══ Extrait fourni
Elles visent d’abord l’interdiction de signes politiques à l’école : « Je vous prie d’inviter les chefs d’établissements secondaires à veiller à ce que soient respectées les instructions interdisant tout port d’insignes. (…) Vous voudrez bien considérer comme un signe politique tout objet dont le port constitue une manifestation susceptible de provoquer une manifestation en sens contraire. L’ordre et la paix doivent être maintenus à l’intérieur des établissements scolaires, mais en même temps vous veillerez à ce que les chefs d’établissements évitent les incidents et les éclats et que l’on procède, dans toute la mesure possible, par la persuasion plutôt que par la contrainte.» (1er juillet 1936)
Principe de « sanctuarisation » de l’école : « Tout a été fait dans ces dernières années pour mettre à la portée de ceux qui s’en montrent dignes les moyens de s’élever intellectuellement. Il convient qu’une expérience d’un si puissant intérêt social se développe dans la sérénité. Ceux qui voudraient la troubler n’ont pas leur place dans les écoles qui doivent rester l’asile inviolable où les querelles des hommes ne pénètrent pas. » (15 décembre 1936)
════
══ Lignes enregistrées
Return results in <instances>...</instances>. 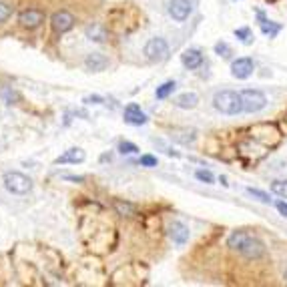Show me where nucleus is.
I'll return each instance as SVG.
<instances>
[{"label":"nucleus","mask_w":287,"mask_h":287,"mask_svg":"<svg viewBox=\"0 0 287 287\" xmlns=\"http://www.w3.org/2000/svg\"><path fill=\"white\" fill-rule=\"evenodd\" d=\"M235 36L241 38V41H243L245 44H249V43H251V38H249V28H237V30H235Z\"/></svg>","instance_id":"obj_24"},{"label":"nucleus","mask_w":287,"mask_h":287,"mask_svg":"<svg viewBox=\"0 0 287 287\" xmlns=\"http://www.w3.org/2000/svg\"><path fill=\"white\" fill-rule=\"evenodd\" d=\"M117 209H119V213H132V211H135V207H132V205H129V203H117Z\"/></svg>","instance_id":"obj_27"},{"label":"nucleus","mask_w":287,"mask_h":287,"mask_svg":"<svg viewBox=\"0 0 287 287\" xmlns=\"http://www.w3.org/2000/svg\"><path fill=\"white\" fill-rule=\"evenodd\" d=\"M181 63H183L185 68L195 70V68H199V66L203 65V54H201V50H197V48H187V50L181 54Z\"/></svg>","instance_id":"obj_11"},{"label":"nucleus","mask_w":287,"mask_h":287,"mask_svg":"<svg viewBox=\"0 0 287 287\" xmlns=\"http://www.w3.org/2000/svg\"><path fill=\"white\" fill-rule=\"evenodd\" d=\"M4 187L14 195H26L32 189V181L26 175L18 173V171H10V173L4 175Z\"/></svg>","instance_id":"obj_3"},{"label":"nucleus","mask_w":287,"mask_h":287,"mask_svg":"<svg viewBox=\"0 0 287 287\" xmlns=\"http://www.w3.org/2000/svg\"><path fill=\"white\" fill-rule=\"evenodd\" d=\"M193 12V4H191V0H171L169 2V14L171 18H175L177 22H183L191 16Z\"/></svg>","instance_id":"obj_6"},{"label":"nucleus","mask_w":287,"mask_h":287,"mask_svg":"<svg viewBox=\"0 0 287 287\" xmlns=\"http://www.w3.org/2000/svg\"><path fill=\"white\" fill-rule=\"evenodd\" d=\"M227 245L247 259H259L265 253V243L249 231H233L227 239Z\"/></svg>","instance_id":"obj_1"},{"label":"nucleus","mask_w":287,"mask_h":287,"mask_svg":"<svg viewBox=\"0 0 287 287\" xmlns=\"http://www.w3.org/2000/svg\"><path fill=\"white\" fill-rule=\"evenodd\" d=\"M283 277H285V281H287V267H285V271H283Z\"/></svg>","instance_id":"obj_32"},{"label":"nucleus","mask_w":287,"mask_h":287,"mask_svg":"<svg viewBox=\"0 0 287 287\" xmlns=\"http://www.w3.org/2000/svg\"><path fill=\"white\" fill-rule=\"evenodd\" d=\"M259 21H261V30H263V34L275 36V34L281 30V26H279V24H273V22H269V21H265L261 12H259Z\"/></svg>","instance_id":"obj_18"},{"label":"nucleus","mask_w":287,"mask_h":287,"mask_svg":"<svg viewBox=\"0 0 287 287\" xmlns=\"http://www.w3.org/2000/svg\"><path fill=\"white\" fill-rule=\"evenodd\" d=\"M167 231H169V237L173 239V243H177V245H185L189 241V227L185 223H181V221L169 223Z\"/></svg>","instance_id":"obj_8"},{"label":"nucleus","mask_w":287,"mask_h":287,"mask_svg":"<svg viewBox=\"0 0 287 287\" xmlns=\"http://www.w3.org/2000/svg\"><path fill=\"white\" fill-rule=\"evenodd\" d=\"M175 81H167V83H163L161 87H157V92H155V97L159 99V101H163V99H167L171 92L175 90Z\"/></svg>","instance_id":"obj_17"},{"label":"nucleus","mask_w":287,"mask_h":287,"mask_svg":"<svg viewBox=\"0 0 287 287\" xmlns=\"http://www.w3.org/2000/svg\"><path fill=\"white\" fill-rule=\"evenodd\" d=\"M74 26V16L66 10H59L52 14V28L56 32H66Z\"/></svg>","instance_id":"obj_9"},{"label":"nucleus","mask_w":287,"mask_h":287,"mask_svg":"<svg viewBox=\"0 0 287 287\" xmlns=\"http://www.w3.org/2000/svg\"><path fill=\"white\" fill-rule=\"evenodd\" d=\"M253 68H255V65H253V61L251 59H247V56H243V59H237V61H233V65H231V74L235 76V79H249V76L253 74Z\"/></svg>","instance_id":"obj_7"},{"label":"nucleus","mask_w":287,"mask_h":287,"mask_svg":"<svg viewBox=\"0 0 287 287\" xmlns=\"http://www.w3.org/2000/svg\"><path fill=\"white\" fill-rule=\"evenodd\" d=\"M119 153H121V155H135V153H139V147L135 143L121 141L119 143Z\"/></svg>","instance_id":"obj_19"},{"label":"nucleus","mask_w":287,"mask_h":287,"mask_svg":"<svg viewBox=\"0 0 287 287\" xmlns=\"http://www.w3.org/2000/svg\"><path fill=\"white\" fill-rule=\"evenodd\" d=\"M275 207H277V211H279L283 217H287V203H285V201H277Z\"/></svg>","instance_id":"obj_28"},{"label":"nucleus","mask_w":287,"mask_h":287,"mask_svg":"<svg viewBox=\"0 0 287 287\" xmlns=\"http://www.w3.org/2000/svg\"><path fill=\"white\" fill-rule=\"evenodd\" d=\"M0 97H4L8 103H12V101L16 99V94H14V92H10V90H0Z\"/></svg>","instance_id":"obj_29"},{"label":"nucleus","mask_w":287,"mask_h":287,"mask_svg":"<svg viewBox=\"0 0 287 287\" xmlns=\"http://www.w3.org/2000/svg\"><path fill=\"white\" fill-rule=\"evenodd\" d=\"M241 97H243V110L245 112H259L267 107V97L261 90L247 88L241 92Z\"/></svg>","instance_id":"obj_4"},{"label":"nucleus","mask_w":287,"mask_h":287,"mask_svg":"<svg viewBox=\"0 0 287 287\" xmlns=\"http://www.w3.org/2000/svg\"><path fill=\"white\" fill-rule=\"evenodd\" d=\"M215 52H217L219 56H225V59H227V56L231 54V48H229L227 43H217V44H215Z\"/></svg>","instance_id":"obj_23"},{"label":"nucleus","mask_w":287,"mask_h":287,"mask_svg":"<svg viewBox=\"0 0 287 287\" xmlns=\"http://www.w3.org/2000/svg\"><path fill=\"white\" fill-rule=\"evenodd\" d=\"M197 103H199V97L195 92H183V94H179V97L175 99V105L179 109H195Z\"/></svg>","instance_id":"obj_16"},{"label":"nucleus","mask_w":287,"mask_h":287,"mask_svg":"<svg viewBox=\"0 0 287 287\" xmlns=\"http://www.w3.org/2000/svg\"><path fill=\"white\" fill-rule=\"evenodd\" d=\"M125 123L129 125H135V127H141L147 123V114L141 110L139 105H129L125 109Z\"/></svg>","instance_id":"obj_12"},{"label":"nucleus","mask_w":287,"mask_h":287,"mask_svg":"<svg viewBox=\"0 0 287 287\" xmlns=\"http://www.w3.org/2000/svg\"><path fill=\"white\" fill-rule=\"evenodd\" d=\"M85 103H103V97H97V94L94 97H87Z\"/></svg>","instance_id":"obj_30"},{"label":"nucleus","mask_w":287,"mask_h":287,"mask_svg":"<svg viewBox=\"0 0 287 287\" xmlns=\"http://www.w3.org/2000/svg\"><path fill=\"white\" fill-rule=\"evenodd\" d=\"M195 177H197L201 183H207V185H211V183L215 181L213 173H211V171H207V169H199V171H195Z\"/></svg>","instance_id":"obj_20"},{"label":"nucleus","mask_w":287,"mask_h":287,"mask_svg":"<svg viewBox=\"0 0 287 287\" xmlns=\"http://www.w3.org/2000/svg\"><path fill=\"white\" fill-rule=\"evenodd\" d=\"M213 107L223 114H239L243 112V97L235 90H219L213 97Z\"/></svg>","instance_id":"obj_2"},{"label":"nucleus","mask_w":287,"mask_h":287,"mask_svg":"<svg viewBox=\"0 0 287 287\" xmlns=\"http://www.w3.org/2000/svg\"><path fill=\"white\" fill-rule=\"evenodd\" d=\"M247 193H249L251 197H255L257 201H261V203H271L269 195H267V193H263V191H259V189H253V187H249V189H247Z\"/></svg>","instance_id":"obj_22"},{"label":"nucleus","mask_w":287,"mask_h":287,"mask_svg":"<svg viewBox=\"0 0 287 287\" xmlns=\"http://www.w3.org/2000/svg\"><path fill=\"white\" fill-rule=\"evenodd\" d=\"M271 191H273L275 195L287 199V181H273L271 183Z\"/></svg>","instance_id":"obj_21"},{"label":"nucleus","mask_w":287,"mask_h":287,"mask_svg":"<svg viewBox=\"0 0 287 287\" xmlns=\"http://www.w3.org/2000/svg\"><path fill=\"white\" fill-rule=\"evenodd\" d=\"M145 54H147V59L153 61V63L165 61L167 56H169V44H167V41H165V38H161V36L151 38V41L145 44Z\"/></svg>","instance_id":"obj_5"},{"label":"nucleus","mask_w":287,"mask_h":287,"mask_svg":"<svg viewBox=\"0 0 287 287\" xmlns=\"http://www.w3.org/2000/svg\"><path fill=\"white\" fill-rule=\"evenodd\" d=\"M10 14H12L10 6H8V4H4V2H0V22H4Z\"/></svg>","instance_id":"obj_26"},{"label":"nucleus","mask_w":287,"mask_h":287,"mask_svg":"<svg viewBox=\"0 0 287 287\" xmlns=\"http://www.w3.org/2000/svg\"><path fill=\"white\" fill-rule=\"evenodd\" d=\"M65 179H68V181H76V183H83V181H85L83 177H72V175H66Z\"/></svg>","instance_id":"obj_31"},{"label":"nucleus","mask_w":287,"mask_h":287,"mask_svg":"<svg viewBox=\"0 0 287 287\" xmlns=\"http://www.w3.org/2000/svg\"><path fill=\"white\" fill-rule=\"evenodd\" d=\"M85 66L88 70H92V72H101V70H105L109 66V59L101 52H90V54H87V59H85Z\"/></svg>","instance_id":"obj_13"},{"label":"nucleus","mask_w":287,"mask_h":287,"mask_svg":"<svg viewBox=\"0 0 287 287\" xmlns=\"http://www.w3.org/2000/svg\"><path fill=\"white\" fill-rule=\"evenodd\" d=\"M85 161V151L83 149H68L65 155H61L56 159L59 165H65V163H83Z\"/></svg>","instance_id":"obj_15"},{"label":"nucleus","mask_w":287,"mask_h":287,"mask_svg":"<svg viewBox=\"0 0 287 287\" xmlns=\"http://www.w3.org/2000/svg\"><path fill=\"white\" fill-rule=\"evenodd\" d=\"M18 21H21V24L24 28H36V26H41V22L44 21V14L41 10L28 8V10H24L21 16H18Z\"/></svg>","instance_id":"obj_10"},{"label":"nucleus","mask_w":287,"mask_h":287,"mask_svg":"<svg viewBox=\"0 0 287 287\" xmlns=\"http://www.w3.org/2000/svg\"><path fill=\"white\" fill-rule=\"evenodd\" d=\"M85 34H87V38H90L92 43H99V44L107 43V38H109V32L101 22H90L85 28Z\"/></svg>","instance_id":"obj_14"},{"label":"nucleus","mask_w":287,"mask_h":287,"mask_svg":"<svg viewBox=\"0 0 287 287\" xmlns=\"http://www.w3.org/2000/svg\"><path fill=\"white\" fill-rule=\"evenodd\" d=\"M139 163H141L143 167H157V157H153V155H143Z\"/></svg>","instance_id":"obj_25"}]
</instances>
════
| Travail à réaliser |
1. D'après l'extrait fourni, que doivent rester les écoles selon le texte du 15 décembre 1936 ?
2. Recopiez fidèlement le passage de l'extrait fourni allant de « Elles visent d’abord » à « (1er juillet 1936) ».

| Liste des réponses |
1. Elles doivent rester l'asile inviolable où les querelles des hommes ne pénètrent pas.

2.
Elles visent d’abord l’interdiction de signes politiques à l’école : « Je vous prie d’inviter les chefs d’établissements secondaires à veiller à ce que soient respectées les instructions interdisant tout port d’insignes. (…) Vous voudrez bien considérer comme un signe politique tout objet dont le port constitue une manifestation susceptible de provoquer une manifestation en sens contraire. L’ordre et la paix doivent être maintenus à l’intérieur des établissements scolaires, mais en même temps vous veillerez à ce que les chefs d’établissements évitent les incidents et les éclats et que l’on procède, dans toute la mesure possible, par la persuasion plutôt que par la contrainte.» (1er juillet 1936)